I hereby vow to stop saying “my life is a shambles”
- Laura Batt
- Sep 2, 2018
- 3 min read

Ever the dramatic, I struggle to respond to ‘so, how’s life?’ with little more than a shrug and the less than reassuring ‘well, I’m still alive, aren’t I?’ Navigating adulthood is (sorry, Mum) bloody hard. Between choosing a career, maintaining relationships, budgeting so you can eat more than potatoes sprouting new life form for lunch every day (work colleagues, DO NOT expose me here) and finding time in between all that to actually enjoy yourself makes me wonder how anyone manages to keep their head above water. I feel like I’m constantly trying to better myself, whilst somehow nailing self-sabotage by worrying if I’m doing enough. It’s a bizarre limbo I think us 20-somethings can relate to and I’m over beating myself up about it.

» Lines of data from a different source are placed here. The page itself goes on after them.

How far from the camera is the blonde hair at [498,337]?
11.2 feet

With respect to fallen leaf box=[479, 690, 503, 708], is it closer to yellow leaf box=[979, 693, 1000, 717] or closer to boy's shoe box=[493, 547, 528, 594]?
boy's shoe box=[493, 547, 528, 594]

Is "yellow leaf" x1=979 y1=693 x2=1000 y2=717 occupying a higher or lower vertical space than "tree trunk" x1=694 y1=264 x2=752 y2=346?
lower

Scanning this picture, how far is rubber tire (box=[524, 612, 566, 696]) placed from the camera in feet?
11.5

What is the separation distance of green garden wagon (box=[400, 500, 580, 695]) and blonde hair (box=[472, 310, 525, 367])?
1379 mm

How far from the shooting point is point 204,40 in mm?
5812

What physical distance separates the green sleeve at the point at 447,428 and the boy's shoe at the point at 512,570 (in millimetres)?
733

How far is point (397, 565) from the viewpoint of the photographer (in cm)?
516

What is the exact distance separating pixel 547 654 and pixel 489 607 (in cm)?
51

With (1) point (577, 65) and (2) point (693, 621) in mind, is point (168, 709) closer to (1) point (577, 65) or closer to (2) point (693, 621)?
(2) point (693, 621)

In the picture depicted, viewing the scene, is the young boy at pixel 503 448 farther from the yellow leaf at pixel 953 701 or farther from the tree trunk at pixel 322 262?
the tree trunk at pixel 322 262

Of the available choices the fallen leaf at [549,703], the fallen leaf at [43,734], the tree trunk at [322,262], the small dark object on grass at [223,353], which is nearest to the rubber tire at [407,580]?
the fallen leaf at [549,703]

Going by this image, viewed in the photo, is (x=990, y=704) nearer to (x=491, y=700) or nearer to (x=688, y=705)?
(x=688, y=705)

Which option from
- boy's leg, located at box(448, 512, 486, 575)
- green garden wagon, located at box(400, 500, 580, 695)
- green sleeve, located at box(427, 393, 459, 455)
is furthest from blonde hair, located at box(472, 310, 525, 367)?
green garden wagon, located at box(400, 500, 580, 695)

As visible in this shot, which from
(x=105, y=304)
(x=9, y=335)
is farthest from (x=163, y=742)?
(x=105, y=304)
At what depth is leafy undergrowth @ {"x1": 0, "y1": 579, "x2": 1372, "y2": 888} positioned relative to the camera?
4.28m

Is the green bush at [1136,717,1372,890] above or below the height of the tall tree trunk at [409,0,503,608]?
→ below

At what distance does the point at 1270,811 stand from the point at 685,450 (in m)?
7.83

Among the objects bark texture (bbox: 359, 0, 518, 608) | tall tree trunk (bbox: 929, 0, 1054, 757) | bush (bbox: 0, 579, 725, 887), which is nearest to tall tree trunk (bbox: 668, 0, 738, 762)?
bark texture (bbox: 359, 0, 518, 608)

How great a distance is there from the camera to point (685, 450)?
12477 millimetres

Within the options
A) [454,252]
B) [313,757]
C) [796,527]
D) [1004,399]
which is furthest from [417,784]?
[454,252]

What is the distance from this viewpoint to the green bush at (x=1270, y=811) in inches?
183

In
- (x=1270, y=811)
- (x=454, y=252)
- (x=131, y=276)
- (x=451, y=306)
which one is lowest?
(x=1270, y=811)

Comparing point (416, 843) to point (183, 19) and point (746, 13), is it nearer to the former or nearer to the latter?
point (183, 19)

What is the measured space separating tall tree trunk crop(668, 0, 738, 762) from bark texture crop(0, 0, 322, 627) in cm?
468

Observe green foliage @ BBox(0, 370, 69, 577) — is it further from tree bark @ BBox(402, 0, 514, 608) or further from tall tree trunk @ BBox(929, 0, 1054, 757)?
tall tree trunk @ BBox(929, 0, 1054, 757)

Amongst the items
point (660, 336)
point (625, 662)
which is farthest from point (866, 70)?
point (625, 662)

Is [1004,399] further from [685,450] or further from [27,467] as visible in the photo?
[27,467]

After reading an article about the transition from university into the big, bad world and how millennials are finding it increasingly difficult to navigate the complexities of adulthood, I had a think about where my Mum was at 24. University in the bag, first teaching job secured, future husband *almost* met – she was kinda crushing it. And then there’s me: sat in bed STILL hungover from the night before, chocolate down my front from the feeble attempt at self-pity brownie baking I did this morning, more single than Coco Chanel herself (these may well be linked) and already thinking about sacking off my gym alarm tomorrow morning before I’ve even set it. I’m certainly not what you might consider composed today, nor most days, but should I feel as guilty as I do about it? Probably not.
Moving to London almost straight away after graduating was really scary. Not gunna lie, I definitely have moments - particularly when friends remind me of their rent-free existence - that I consider moving back to the Shire and taking a job that’s a 10-mile round trip away. I’d be able to save, I wouldn’t consider Heinz ketchup a luxury and I certainly wouldn’t have just substituted washing powder for fairy liquid because I forgot to get some from the shop today. BUT WHERE’S THE FUN IN THAT? It’s pricey, it’s sometimes a little lonely, and it’s certainly less tidy than Jane’s pad, but it’s been a fundamental stepping stone in me securing a job I love and, for the most part, successfully ‘adulting’.
I think my main problem is that I worry I’ll never truly feel settled. A sucker for routine, if things go a little off-piste, it’s like I might as well tap out of life altogether. DID I REALLY GET THAT DRUNK…AGAIN?! AM I REALLY GOING TO KEEP PAYING THIS MUCH RENT?! IS THIS REALLY THE WORK I SHOULD BE DOING?! HOW DO PEOPLE MAKE THIS LOOK SO EASY?! I’m a nightmare. Forgetting to get my washing out the machine becomes an all-consuming catastrophe - some people my age don’t even know how to switch a washing machine on and here I am, mentally drafting an apology note to my mother titled 'sorry I'm a failure' if I forget to buy bin bags. Stumbling through life is hard enough without torturing yourself every time you mishandle a situation.
Let’s get real for a second: I’ve cried twice today; both at episodes of Modern Family (a supposed comedy sitcom). My diet has been 98% chocolate and I haven’t brushed my hair. My lunch certainly isn’t packed for tomorrow and I’m pretty sure I’ll still be feeling the dregs of this hangover at my desk. But here’s the deal: I work, I have friends, I *try* to be healthy, I have a roof over my head and I like to think I treat people around me courteously. I’m 23, not 53; I’m not supposed to have it all figured out just yet. Learning to cut myself some slack is turning out to be even harder than AS Maths, but do you know what? I think I’m doing alright.